Stated task
Rewrite the entries as a numbered list, from the line containing "Which of the" through the end of the entries, leaving out blank lines.

Data for the task

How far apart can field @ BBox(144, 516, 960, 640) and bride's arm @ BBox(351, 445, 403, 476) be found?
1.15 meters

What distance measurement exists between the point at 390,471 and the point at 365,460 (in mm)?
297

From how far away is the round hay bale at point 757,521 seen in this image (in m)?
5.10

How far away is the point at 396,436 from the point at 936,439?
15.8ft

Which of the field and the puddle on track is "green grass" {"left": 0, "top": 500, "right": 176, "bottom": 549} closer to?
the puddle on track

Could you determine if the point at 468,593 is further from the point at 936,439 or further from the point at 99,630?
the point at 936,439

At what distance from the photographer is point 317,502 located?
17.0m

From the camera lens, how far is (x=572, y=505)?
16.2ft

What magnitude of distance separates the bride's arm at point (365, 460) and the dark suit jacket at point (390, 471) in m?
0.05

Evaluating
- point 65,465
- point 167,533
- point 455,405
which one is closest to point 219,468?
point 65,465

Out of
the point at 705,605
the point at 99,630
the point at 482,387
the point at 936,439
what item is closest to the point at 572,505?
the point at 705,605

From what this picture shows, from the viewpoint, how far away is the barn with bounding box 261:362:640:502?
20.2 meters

Task response
1. Which of the field and the puddle on track is "green grass" {"left": 0, "top": 500, "right": 176, "bottom": 549} closer to?
2. the puddle on track
3. Could you determine if the point at 468,593 is further from the point at 936,439 or further from the point at 99,630?
4. the point at 936,439
5. At what distance from the photographer is point 317,502 located?
6. 17.0m
7. From the camera lens, how far is (x=572, y=505)?
8. 16.2ft
9. What magnitude of distance separates the bride's arm at point (365, 460) and the dark suit jacket at point (390, 471) in m?
10. 0.05
11. Evaluating
12. - point 65,465
13. - point 167,533
14. - point 455,405
15. which one is closest to point 219,468?
16. point 65,465
17. Out of
18. the point at 705,605
19. the point at 99,630
20. the point at 482,387
21. the point at 936,439
22. what item is closest to the point at 572,505?
23. the point at 705,605
24. From what this picture shows, from the viewpoint, how far away is the barn with bounding box 261:362:640:502?
25. 20.2 meters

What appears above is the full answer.